*Page:*
┌────────
Well, overachieving can definitely increase your marketing with people spreading the word about your overachievements. Even if you are not too happy with how you or the team are being treated, don’t let it bother you. Your motivation is to increase your influence through working for yourself.

Taking pride in your work and overachieving will reflect the quality of work you do, and also your character. Being driven to add value to the team by overachieving, and taking pride in your work reflects who you are.

To help your team overachieve too, you must first work on developing yourself, and help your boss. You can do this by recommending improvements to the current ways that the team work. Or, you can recommend improvements to the current processes that the team follows.

You will be well on your way to becoming an excellent team member, and not an average team member. Basically, you will become the leader within your team, even though you are not in the leadership position.

After a period of time, your overachievements will become the new standard for everybody else to meet. Then, because the standards have altered, so will the processes that your team and all the other teams in your department follow.

2. Continuous Improvements

When improving processes in any department, it’s a huge change. Most of the organisations I have worked in actually expect process improvement from the team members, but it’s rare that it actually comes from them. It usually comes from consultants that have been hired in.

An excellent team member is more than capable of improving the working processes. This could be you, and you can set the new standard.

My articles have been designed to help you do exactly that, become an excellent team member and leader. It is designed to help you to overachieve, and to make improvements to your current processes.

I want to share an example with you from 2009 when I worked for the train operating company in Liverpool as an engineer.

The wheels on the trains were not lasting as long as they should. They are supposed to last for approximately 6 years, but these were not even lasting 3 years. Something was wrong, and nobody was doing anything about it.

The reason for that is because they didn’t want to deal with the company who built the tracks. Within the UK, the train companies and track companies are totally separate, so there is a lot of politics for whose fault it is when things go wrong.

My job at the time was to deal with these issues and provide as much evidence as possible to my boss. He would then go and fight each incident that caused a delay in service with the track company every Friday morning.

I went to a few of these meetings and the discussions that they were having were laughable. A lot of moaning, whining and finger pointing was going on.

Sometimes, just to get the meetings over with, my boss would concede some incidents, even when it wasn’t “our fault”. I could understand why he would do it, because some of the conversations being had got extremely heated.

Especially when it came to incidents between the wheels on the train and the track. It wasn’t a nice thing to witness.

3. Take On New Challenges

So, after being involved in these meetings, I recommended to my boss that I take on the project to improve the interface between the wheels and the track. My goal was to increase the wheel life, track life and the relationship between the two companies.
└────────
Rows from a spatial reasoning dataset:
┌────────
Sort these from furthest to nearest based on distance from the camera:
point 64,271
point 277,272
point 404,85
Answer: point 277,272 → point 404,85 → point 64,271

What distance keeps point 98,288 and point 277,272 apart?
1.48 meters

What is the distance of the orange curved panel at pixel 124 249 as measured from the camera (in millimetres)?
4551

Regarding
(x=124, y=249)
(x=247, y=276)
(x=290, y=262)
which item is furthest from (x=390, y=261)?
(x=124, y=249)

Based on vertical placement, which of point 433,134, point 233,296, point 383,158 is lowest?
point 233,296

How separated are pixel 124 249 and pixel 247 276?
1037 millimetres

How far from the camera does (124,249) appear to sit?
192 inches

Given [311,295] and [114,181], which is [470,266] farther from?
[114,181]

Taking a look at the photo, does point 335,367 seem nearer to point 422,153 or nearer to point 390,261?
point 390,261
└────────
*Task requirements:*
In the text on overachieving at work, what were all the things the writer's stated goal for the wheel-and-track project aimed to increase?

*Task response:*
- Wheel life
- Track life
- The relationship between the two companies